Mary Luba

Personal information
- Full name: Mary Bridget Luba
- Date of birth: August 20, 1993 (age 32)
- Place of birth: Shorewood, Wisconsin, U.S.
- Height: 5 ft 8 in (1.73 m)
- Position: Midfielder

Youth career
- 2008–2009: Shorewood High School
- 2009: FC Milwaukee

College career
- Years: Team / Apps / (Gls)
- 2011–2014: Marquette Golden Eagles / 85 / (21)

Senior career*
- Years: Team / Apps / (Gls)
- 2015–2017: Chicago Red Stars / 4 / (0)

= Mary Luba =

American professional soccer midfielder (born 1993)

Mary Bridget Luba (born August 20, 1993) is an American professional soccer midfielder who played for Chicago Red Stars in NWSL. She is a graduate of engineering from Marquette University and played collegiate soccer for Marquette Golden Eagles.

==Early life==
Raised in Shorewood, Wisconsin with three older siblings, Luba attended Shorewood High School. Luba is afraid of heights and likes kites.

===Marquette University===
Luba attended Marquette University where she majored in engineering and played for the Golden Eagles in Big East Conference. In 2013, Luba was named to several Big East honorary teams including the Big East All-Academic Team; All-BIG EAST Second Team; NSCAA Women's NCAA Division I All-Northeast Region Third Team; NSCAA Scholar All-North/Central Region First Team; Big East All-Tournament team; and was also named Outstanding Offensive Player of the Big East Tournament.
In 2014, Luba was named to All-Big East First Team, as well as to NSCAA NCAA Division I Women's All-Northeast Region second team.

==Playing career==

===Club===
In 2015, Luba was eligible for National Women's Soccer League college draft. She played for the Chicago Red Stars during the preseason in 2015.

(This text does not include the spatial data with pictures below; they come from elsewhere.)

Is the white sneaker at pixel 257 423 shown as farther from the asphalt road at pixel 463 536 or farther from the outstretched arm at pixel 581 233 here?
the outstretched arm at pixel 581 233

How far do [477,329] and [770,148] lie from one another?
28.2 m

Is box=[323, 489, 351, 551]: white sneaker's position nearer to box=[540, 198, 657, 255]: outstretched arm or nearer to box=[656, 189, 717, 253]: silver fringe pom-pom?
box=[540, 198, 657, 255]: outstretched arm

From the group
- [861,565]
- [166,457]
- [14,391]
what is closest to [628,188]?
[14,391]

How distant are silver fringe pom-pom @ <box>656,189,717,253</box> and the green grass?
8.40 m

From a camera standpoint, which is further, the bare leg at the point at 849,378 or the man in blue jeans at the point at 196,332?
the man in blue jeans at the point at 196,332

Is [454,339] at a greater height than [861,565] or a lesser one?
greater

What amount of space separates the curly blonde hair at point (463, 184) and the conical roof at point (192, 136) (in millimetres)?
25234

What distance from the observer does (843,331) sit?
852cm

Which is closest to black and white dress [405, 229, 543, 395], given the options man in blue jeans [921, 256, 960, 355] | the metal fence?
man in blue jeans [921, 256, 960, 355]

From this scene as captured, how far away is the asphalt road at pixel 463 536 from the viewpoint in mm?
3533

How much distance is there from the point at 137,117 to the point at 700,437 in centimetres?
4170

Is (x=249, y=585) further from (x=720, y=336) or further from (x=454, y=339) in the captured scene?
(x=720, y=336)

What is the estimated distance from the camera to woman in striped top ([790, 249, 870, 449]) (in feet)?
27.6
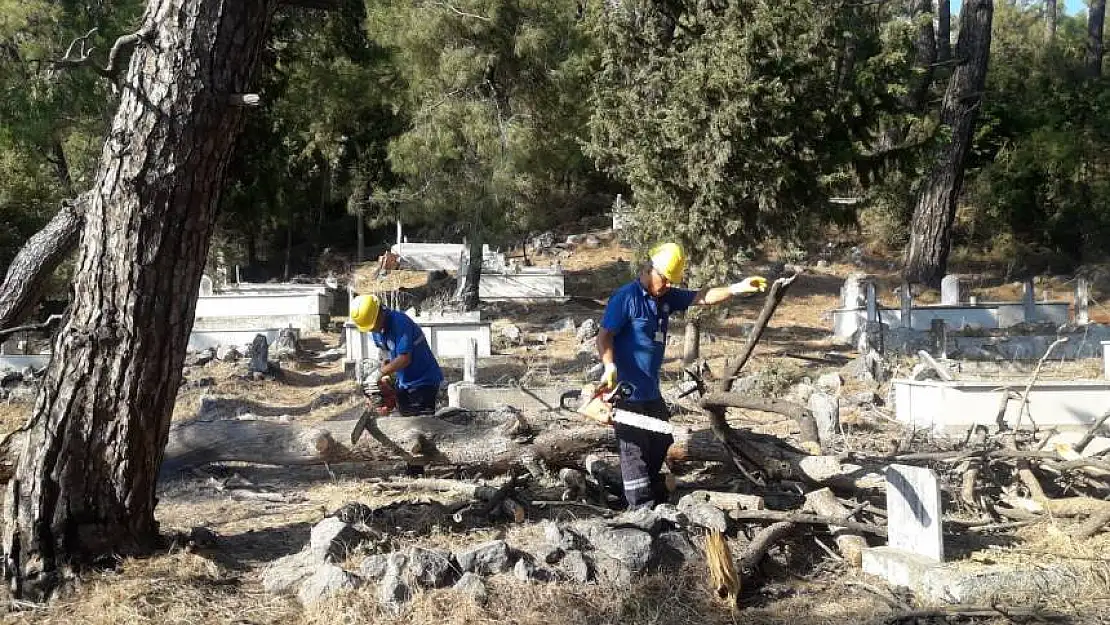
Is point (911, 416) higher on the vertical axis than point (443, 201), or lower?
lower

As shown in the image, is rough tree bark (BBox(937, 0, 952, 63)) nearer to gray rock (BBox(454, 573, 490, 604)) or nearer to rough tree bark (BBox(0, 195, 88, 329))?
rough tree bark (BBox(0, 195, 88, 329))

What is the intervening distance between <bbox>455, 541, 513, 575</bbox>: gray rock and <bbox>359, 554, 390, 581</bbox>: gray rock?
34 centimetres

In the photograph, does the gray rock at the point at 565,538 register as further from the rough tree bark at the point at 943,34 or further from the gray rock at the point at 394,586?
the rough tree bark at the point at 943,34

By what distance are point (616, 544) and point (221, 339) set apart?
13.9 meters

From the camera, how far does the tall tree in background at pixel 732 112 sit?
13.4 m

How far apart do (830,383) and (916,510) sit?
771 centimetres

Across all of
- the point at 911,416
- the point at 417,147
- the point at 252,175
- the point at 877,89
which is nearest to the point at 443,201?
the point at 417,147

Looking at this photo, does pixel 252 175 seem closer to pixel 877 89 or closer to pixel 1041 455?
pixel 877 89

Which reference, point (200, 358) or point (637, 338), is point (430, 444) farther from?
point (200, 358)

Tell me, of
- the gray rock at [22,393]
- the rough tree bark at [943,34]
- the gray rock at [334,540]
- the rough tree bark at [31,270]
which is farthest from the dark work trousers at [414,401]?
the rough tree bark at [943,34]

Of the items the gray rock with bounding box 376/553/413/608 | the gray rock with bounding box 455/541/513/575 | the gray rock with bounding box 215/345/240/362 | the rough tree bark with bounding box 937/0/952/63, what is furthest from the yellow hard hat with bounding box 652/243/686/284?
the rough tree bark with bounding box 937/0/952/63

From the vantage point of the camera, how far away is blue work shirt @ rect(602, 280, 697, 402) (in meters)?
5.50

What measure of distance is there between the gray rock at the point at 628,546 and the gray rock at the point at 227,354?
11813 mm

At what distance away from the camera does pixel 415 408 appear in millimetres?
7203
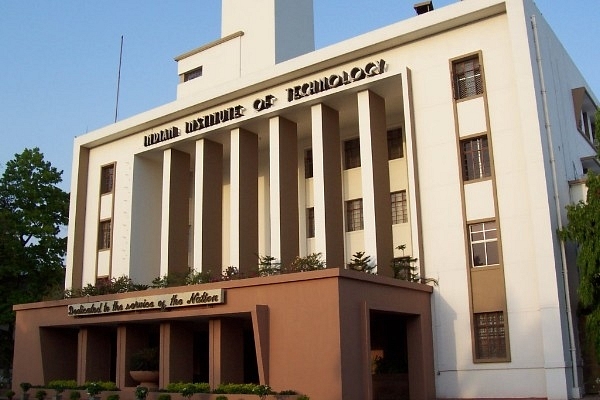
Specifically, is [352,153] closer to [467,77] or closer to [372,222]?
[372,222]

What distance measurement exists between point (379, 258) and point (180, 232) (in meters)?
11.7

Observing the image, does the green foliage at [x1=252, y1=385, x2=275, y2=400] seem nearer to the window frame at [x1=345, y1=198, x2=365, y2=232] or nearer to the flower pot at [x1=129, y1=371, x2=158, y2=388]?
the flower pot at [x1=129, y1=371, x2=158, y2=388]

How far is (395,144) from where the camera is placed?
96.0ft

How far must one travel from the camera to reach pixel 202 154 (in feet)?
Answer: 103

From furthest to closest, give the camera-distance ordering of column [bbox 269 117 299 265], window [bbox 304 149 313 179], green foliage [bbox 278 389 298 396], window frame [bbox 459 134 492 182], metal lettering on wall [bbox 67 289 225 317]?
1. window [bbox 304 149 313 179]
2. column [bbox 269 117 299 265]
3. window frame [bbox 459 134 492 182]
4. metal lettering on wall [bbox 67 289 225 317]
5. green foliage [bbox 278 389 298 396]

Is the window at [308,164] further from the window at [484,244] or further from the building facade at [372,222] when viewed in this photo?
the window at [484,244]

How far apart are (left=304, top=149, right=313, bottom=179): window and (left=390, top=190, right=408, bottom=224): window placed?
15.2 ft

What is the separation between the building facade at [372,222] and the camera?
2052cm

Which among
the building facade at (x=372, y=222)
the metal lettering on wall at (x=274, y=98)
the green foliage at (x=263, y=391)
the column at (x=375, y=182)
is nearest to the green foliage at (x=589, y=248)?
the building facade at (x=372, y=222)

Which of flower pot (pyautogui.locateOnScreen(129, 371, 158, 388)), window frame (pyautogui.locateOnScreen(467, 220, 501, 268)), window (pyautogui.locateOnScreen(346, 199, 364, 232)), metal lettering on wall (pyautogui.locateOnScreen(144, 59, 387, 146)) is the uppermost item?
metal lettering on wall (pyautogui.locateOnScreen(144, 59, 387, 146))

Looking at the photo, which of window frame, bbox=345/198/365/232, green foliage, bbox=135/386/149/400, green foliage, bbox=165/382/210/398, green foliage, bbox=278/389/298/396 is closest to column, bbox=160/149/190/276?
window frame, bbox=345/198/365/232

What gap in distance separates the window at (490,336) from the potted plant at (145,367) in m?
11.6

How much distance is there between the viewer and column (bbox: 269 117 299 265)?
2764cm

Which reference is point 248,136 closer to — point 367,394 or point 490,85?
point 490,85
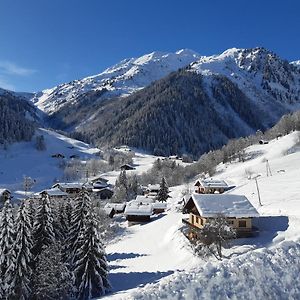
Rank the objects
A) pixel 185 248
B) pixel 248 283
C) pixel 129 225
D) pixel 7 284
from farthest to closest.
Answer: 1. pixel 129 225
2. pixel 185 248
3. pixel 7 284
4. pixel 248 283

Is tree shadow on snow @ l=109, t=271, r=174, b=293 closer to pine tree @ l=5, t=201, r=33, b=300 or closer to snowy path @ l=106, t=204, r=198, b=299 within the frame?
snowy path @ l=106, t=204, r=198, b=299

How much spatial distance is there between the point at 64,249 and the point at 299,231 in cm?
2362

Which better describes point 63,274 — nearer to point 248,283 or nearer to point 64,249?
point 64,249

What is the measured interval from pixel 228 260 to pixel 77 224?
2548 cm

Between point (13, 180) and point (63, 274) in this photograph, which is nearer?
point (63, 274)

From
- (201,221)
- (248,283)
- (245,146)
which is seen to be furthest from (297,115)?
(248,283)

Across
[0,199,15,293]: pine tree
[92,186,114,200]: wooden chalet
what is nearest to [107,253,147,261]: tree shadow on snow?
[0,199,15,293]: pine tree

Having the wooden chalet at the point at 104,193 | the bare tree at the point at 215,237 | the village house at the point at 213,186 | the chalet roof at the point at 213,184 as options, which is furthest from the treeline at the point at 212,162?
the bare tree at the point at 215,237

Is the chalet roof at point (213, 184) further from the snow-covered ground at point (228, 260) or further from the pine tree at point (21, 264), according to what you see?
the pine tree at point (21, 264)

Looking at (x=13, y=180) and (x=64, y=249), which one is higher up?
(x=13, y=180)

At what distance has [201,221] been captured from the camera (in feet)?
164

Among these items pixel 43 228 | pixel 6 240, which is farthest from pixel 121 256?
pixel 6 240

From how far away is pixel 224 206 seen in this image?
48.9 meters

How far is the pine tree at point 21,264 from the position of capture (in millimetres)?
36688
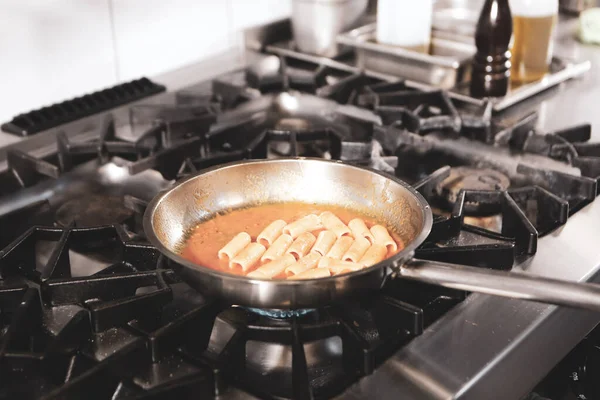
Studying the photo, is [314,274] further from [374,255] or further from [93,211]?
[93,211]

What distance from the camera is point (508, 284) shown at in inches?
27.1

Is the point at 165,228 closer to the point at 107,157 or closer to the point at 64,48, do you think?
the point at 107,157

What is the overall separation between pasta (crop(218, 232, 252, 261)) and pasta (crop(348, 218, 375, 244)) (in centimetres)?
12

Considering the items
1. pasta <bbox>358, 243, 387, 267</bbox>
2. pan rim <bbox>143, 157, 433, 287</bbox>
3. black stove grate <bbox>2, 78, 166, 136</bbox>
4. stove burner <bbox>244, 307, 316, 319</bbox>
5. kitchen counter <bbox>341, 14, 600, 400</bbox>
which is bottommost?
kitchen counter <bbox>341, 14, 600, 400</bbox>

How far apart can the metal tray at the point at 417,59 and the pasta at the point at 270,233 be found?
1.93ft

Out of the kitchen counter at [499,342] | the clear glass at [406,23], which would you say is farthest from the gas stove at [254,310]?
the clear glass at [406,23]

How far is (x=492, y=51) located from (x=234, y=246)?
668 millimetres

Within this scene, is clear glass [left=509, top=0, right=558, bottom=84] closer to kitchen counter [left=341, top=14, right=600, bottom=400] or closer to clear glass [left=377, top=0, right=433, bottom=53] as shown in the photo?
clear glass [left=377, top=0, right=433, bottom=53]

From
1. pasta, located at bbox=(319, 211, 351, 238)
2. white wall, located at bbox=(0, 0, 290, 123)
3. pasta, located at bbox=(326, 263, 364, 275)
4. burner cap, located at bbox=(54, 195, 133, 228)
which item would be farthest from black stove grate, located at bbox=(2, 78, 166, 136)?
pasta, located at bbox=(326, 263, 364, 275)

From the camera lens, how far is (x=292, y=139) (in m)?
1.18

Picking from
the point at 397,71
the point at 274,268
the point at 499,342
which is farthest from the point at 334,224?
the point at 397,71

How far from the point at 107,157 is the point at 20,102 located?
330mm

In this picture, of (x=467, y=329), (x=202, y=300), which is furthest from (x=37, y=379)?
(x=467, y=329)

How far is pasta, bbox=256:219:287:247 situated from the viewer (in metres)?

During the regular season while several team members of Chicago Red Stars were away representing United States women's national soccer team at
2015 FIFA Women's World Cup Luba made her debut in National Women's Soccer League. Luba also played for the Chicago Red Stars Reserves team and won the Women's Premier Soccer League national championship in July 2015. On September 2, 2015, Chicago Red Stars announced the signing of Mary Luba for the remainder of 2015 Chicago Red Stars season, just one game before the end of regular season.

In October 2017, Chicago Red Stars waived Luba to make room for Yūki Nagasato on the roster.

==International==
In July 2014, Luba was invited to the training camp of United States under-23 women's national soccer team by coach Steve Swanson.